Aujourd'hui, la situation au Kazakhstan est jugée assez stable, mais elle était bien différente au début de l'année 2019.
Le pays était dirigé par son leader incontesté, N. Nazarbayev, depuis près de 30 ans.
À cette époque, S. Dragan a noté : "‘Eh bien, littéralement dans le futur proche, c'est-à-dire déjà en janvier (2019), il semble que le Président du Kazakhstan ne se porte pas très bien. Mars mettra cela en évidence de manière encore plus sérieuse. Mi-mars, puis avril. Et littéralement, je ne dirai pas que je donne une marge étroite pour éviter d'inviter quoi que ce soit, mais en tout cas, à partir de mars, littéralement... la situation et la capacité de continuer à diriger le pays soulèvent de grands doutes.’"
Le 19 mars 2019, le premier président, Nursultan Nazarbayev, a annoncé sa démission anticipée de son poste.
Après la démission, les pouvoirs du président ont été automatiquement transférés au Président du Sénat (chambre haute du parlement), Kasym-Jomart Tokayev. Le 20 mars, il a pris l' serment et a assumé ses fonctions.

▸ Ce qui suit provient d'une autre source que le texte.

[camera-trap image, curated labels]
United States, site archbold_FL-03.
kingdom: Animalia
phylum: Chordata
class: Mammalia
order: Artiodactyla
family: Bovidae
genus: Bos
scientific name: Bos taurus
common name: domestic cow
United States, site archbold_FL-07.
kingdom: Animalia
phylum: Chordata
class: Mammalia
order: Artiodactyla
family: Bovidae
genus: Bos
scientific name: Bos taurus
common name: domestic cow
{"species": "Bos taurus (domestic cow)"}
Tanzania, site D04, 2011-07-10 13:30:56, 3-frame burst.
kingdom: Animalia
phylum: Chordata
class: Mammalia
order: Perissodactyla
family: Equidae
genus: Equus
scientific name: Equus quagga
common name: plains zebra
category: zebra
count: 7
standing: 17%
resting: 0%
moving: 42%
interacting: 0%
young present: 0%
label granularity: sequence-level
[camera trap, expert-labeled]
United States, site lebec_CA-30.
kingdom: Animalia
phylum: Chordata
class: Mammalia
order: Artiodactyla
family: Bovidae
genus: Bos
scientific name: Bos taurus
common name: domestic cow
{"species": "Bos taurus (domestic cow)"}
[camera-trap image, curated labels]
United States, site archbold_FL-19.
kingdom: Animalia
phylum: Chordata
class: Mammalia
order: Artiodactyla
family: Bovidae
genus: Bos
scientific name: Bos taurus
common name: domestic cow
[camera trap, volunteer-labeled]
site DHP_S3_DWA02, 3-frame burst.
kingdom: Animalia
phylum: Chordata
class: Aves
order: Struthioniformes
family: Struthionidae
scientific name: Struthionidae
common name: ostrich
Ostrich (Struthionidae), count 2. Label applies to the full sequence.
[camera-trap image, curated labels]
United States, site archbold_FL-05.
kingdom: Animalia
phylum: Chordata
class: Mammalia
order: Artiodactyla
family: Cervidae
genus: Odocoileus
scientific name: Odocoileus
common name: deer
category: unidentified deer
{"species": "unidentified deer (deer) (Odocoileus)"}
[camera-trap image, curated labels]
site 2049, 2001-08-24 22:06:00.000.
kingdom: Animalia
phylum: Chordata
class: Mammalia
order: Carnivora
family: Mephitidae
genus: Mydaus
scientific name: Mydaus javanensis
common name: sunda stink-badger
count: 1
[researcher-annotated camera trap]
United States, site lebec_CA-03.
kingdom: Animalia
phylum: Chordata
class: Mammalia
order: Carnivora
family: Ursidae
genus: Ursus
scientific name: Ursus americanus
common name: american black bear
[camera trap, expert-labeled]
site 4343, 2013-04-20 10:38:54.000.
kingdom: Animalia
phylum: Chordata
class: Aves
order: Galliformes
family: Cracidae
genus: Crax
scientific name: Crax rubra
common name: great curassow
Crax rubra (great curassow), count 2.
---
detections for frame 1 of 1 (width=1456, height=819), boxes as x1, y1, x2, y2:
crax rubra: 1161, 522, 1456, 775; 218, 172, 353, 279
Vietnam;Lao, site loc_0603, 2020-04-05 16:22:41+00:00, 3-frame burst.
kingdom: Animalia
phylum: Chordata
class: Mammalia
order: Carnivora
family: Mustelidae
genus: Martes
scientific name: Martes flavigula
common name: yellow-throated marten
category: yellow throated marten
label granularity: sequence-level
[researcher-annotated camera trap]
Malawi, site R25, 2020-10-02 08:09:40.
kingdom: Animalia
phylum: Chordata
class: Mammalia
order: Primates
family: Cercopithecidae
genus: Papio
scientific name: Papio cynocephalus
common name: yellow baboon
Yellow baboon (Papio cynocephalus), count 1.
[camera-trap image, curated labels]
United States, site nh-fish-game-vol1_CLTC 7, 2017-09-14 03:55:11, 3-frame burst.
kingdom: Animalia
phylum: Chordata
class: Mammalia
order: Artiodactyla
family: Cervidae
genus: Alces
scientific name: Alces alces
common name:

S. Dragan a poursuivi ses prédictions : «... À partir de mai (2019), autour du 20, probablement au Kazakhstan, une situation politique instable va commencer. De plus, en regardant la carte du Kazakhstan, on voit que des clans, disons ainsi, régnaient. Ils n'agissaient pas toujours ouvertement, et la gestion de tout n'était pas toujours claire. Mais cette structure clanique est susceptible de se dissiper...»
Dans le contexte de cette prédiction, 2019 restera dans la mémoire des Kazakhs comme une année de démissions. Elle a commencé avec le premier président, suivi par d'autres responsables, autrefois occupant des postes solides dans les ministères, les agences, l'administration présidentielle et le Conseil de sécurité, qui ont quitté leurs fonctions pour « un autre travail » ou la retraite. Le processus s'est poursuivi en 2020, avec l'émergence de nouvelles figures, et une nouvelle élite politique de la prochaine génération a commencé à émerger...
Cependant, pendant deux ans, jusqu'en 2020, personne ne pouvait dire que le Kazakhstan avait changé et était désormais différent.
Des changements plus actifs ont commencé au milieu de 2020. Par exemple, en mai 2020, Dariga, fille de Nazarbayev, a perdu sa position de présidente du Sénat (parlement du Kazakhstan). Tokayev a également écarté de nombreux hommes de Nazarbayev des postes de direction des services de sécurité, et les proches de l'ancien président ont perdu le contrôle de gros actifs économiques, y compris Kaztransoil et Kaztransgas.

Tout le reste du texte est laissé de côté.